Task details
Reproduce, word for word and in full, the financial disclosure below on stock options, warrants, and funding.

Stock Options and Warrants
As at April 30, 2010 we had 8,680,000 stock options and 23,599,067 share purchase warrants outstanding. The outstanding stock options have a weighted average exercise price of $0.30 per share and the outstanding warrants have a weighted average exercise price of $0.42 per share. Accordingly, as at April 30, 2010 the outstanding options and warrants represented a total of 32,279,067 shares issuable for proceeds of approximately $12,516,000 if these options and warrants were exercised in full. The exercise of these options and warrants is at the discretion of the holders and, accordingly, there is no assurance that any of these options or warrants will be exercised.
Plan of Operation and Funding
At April 30, 2010 we had $754,233 of cash on hand and working capital of $805,633. As such, our working capital at April 30, 2010 will not be sufficient to enable us to pursue our lease operating costs, to pay our general and administrative expenses, and to pursue our plan of operations over the next twelve months. Our management is currently making efforts to obtain the required financing, but we have not yet secured any commitments with respect to such financing. If we are not able to obtain financing in the amounts required or on terms that are acceptable to us, we may be forced to scale back, or abandon, our plan of operations.

Provided material

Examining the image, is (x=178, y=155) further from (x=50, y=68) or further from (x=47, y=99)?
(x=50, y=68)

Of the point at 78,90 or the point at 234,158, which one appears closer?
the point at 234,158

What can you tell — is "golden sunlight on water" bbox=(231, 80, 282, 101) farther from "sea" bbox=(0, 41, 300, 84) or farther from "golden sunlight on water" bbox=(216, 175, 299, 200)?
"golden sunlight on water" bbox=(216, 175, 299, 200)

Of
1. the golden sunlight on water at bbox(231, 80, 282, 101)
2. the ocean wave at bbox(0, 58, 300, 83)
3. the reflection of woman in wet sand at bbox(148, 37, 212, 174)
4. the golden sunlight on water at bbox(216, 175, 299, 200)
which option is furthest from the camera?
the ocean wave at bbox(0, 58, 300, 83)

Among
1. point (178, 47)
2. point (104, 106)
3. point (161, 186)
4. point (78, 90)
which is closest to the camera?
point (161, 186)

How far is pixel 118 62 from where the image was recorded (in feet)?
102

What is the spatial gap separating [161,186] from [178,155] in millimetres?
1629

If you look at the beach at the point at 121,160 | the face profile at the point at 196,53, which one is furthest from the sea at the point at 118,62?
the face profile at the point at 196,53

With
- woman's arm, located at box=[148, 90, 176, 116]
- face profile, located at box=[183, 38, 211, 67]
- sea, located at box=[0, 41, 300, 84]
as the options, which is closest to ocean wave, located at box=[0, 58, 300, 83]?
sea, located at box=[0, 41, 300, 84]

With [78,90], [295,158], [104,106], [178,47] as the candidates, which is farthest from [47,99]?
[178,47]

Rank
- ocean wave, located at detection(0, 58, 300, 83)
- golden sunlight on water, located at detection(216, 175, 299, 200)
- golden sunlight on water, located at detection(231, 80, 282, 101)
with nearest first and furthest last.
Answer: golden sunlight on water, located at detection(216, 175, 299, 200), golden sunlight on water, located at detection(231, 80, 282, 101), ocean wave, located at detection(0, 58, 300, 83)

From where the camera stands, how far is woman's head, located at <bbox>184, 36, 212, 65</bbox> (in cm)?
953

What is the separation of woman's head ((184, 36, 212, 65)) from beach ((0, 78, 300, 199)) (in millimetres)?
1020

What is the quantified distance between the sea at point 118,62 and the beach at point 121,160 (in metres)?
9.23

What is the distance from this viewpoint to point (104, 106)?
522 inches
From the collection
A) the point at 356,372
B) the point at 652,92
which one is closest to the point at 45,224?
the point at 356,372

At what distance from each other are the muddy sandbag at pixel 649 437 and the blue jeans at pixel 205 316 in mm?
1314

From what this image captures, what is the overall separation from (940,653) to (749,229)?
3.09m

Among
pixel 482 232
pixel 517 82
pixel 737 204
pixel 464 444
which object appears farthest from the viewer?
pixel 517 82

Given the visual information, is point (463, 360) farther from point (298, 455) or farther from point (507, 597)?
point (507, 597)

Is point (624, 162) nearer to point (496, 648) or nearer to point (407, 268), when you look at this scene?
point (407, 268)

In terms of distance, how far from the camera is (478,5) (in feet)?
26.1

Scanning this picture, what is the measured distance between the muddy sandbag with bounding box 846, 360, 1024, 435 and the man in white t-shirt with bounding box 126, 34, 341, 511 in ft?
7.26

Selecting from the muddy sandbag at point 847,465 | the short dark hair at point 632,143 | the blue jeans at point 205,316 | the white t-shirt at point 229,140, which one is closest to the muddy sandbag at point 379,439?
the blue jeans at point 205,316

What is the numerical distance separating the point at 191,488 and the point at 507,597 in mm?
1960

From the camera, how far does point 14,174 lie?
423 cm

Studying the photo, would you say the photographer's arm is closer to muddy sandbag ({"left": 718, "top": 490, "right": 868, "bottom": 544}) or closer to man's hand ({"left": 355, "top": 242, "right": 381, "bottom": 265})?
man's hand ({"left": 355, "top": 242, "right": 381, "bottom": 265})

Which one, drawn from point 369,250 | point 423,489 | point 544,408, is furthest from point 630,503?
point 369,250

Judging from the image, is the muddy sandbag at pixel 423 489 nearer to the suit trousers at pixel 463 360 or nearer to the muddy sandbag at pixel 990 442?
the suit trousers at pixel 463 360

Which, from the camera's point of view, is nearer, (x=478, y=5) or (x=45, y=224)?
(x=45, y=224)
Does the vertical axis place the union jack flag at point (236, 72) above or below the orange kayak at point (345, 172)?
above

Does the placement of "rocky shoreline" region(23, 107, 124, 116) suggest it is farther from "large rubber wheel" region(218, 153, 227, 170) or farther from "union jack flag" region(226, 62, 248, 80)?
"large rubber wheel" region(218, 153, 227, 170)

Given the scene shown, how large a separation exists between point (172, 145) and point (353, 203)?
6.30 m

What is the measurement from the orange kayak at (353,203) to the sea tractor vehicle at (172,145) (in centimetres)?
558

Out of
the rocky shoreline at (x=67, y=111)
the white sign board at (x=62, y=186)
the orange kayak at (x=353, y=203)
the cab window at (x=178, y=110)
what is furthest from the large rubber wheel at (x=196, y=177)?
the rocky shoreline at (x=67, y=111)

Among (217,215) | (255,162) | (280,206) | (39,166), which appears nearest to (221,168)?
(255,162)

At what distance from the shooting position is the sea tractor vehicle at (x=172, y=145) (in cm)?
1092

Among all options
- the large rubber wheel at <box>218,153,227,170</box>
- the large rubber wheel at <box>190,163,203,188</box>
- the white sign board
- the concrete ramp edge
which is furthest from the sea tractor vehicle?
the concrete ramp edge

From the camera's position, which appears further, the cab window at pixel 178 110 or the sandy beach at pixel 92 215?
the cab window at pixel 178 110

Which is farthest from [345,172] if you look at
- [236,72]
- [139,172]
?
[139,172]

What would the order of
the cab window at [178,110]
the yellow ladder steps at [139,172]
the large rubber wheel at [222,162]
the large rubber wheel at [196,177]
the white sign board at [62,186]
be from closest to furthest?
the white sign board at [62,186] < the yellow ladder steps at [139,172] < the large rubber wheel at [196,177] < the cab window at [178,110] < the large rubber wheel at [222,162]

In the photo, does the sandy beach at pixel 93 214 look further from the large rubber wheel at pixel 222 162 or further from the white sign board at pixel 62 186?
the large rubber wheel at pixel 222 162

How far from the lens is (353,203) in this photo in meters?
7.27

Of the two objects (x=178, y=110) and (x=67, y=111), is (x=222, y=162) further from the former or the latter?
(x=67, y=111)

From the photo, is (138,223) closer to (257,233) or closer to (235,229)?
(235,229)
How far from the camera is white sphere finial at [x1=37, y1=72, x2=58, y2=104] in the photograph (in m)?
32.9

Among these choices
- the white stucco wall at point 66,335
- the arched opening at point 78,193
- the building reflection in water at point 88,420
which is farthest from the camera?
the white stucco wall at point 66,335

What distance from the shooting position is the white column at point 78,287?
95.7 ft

Answer to the exercise
Stock Options and Warrants
As at April 30, 2010 we had 8,680,000 stock options and 23,599,067 share purchase warrants outstanding. The outstanding stock options have a weighted average exercise price of $0.30 per share and the outstanding warrants have a weighted average exercise price of $0.42 per share. Accordingly, as at April 30, 2010 the outstanding options and warrants represented a total of 32,279,067 shares issuable for proceeds of approximately $12,516,000 if these options and warrants were exercised in full. The exercise of these options and warrants is at the discretion of the holders and, accordingly, there is no assurance that any of these options or warrants will be exercised.
Plan of Operation and Funding
At April 30, 2010 we had $754,233 of cash on hand and working capital of $805,633. As such, our working capital at April 30, 2010 will not be sufficient to enable us to pursue our lease operating costs, to pay our general and administrative expenses, and to pursue our plan of operations over the next twelve months. Our management is currently making efforts to obtain the required financing, but we have not yet secured any commitments with respect to such financing. If we are not able to obtain financing in the amounts required or on terms that are acceptable to us, we may be forced to scale back, or abandon, our plan of operations.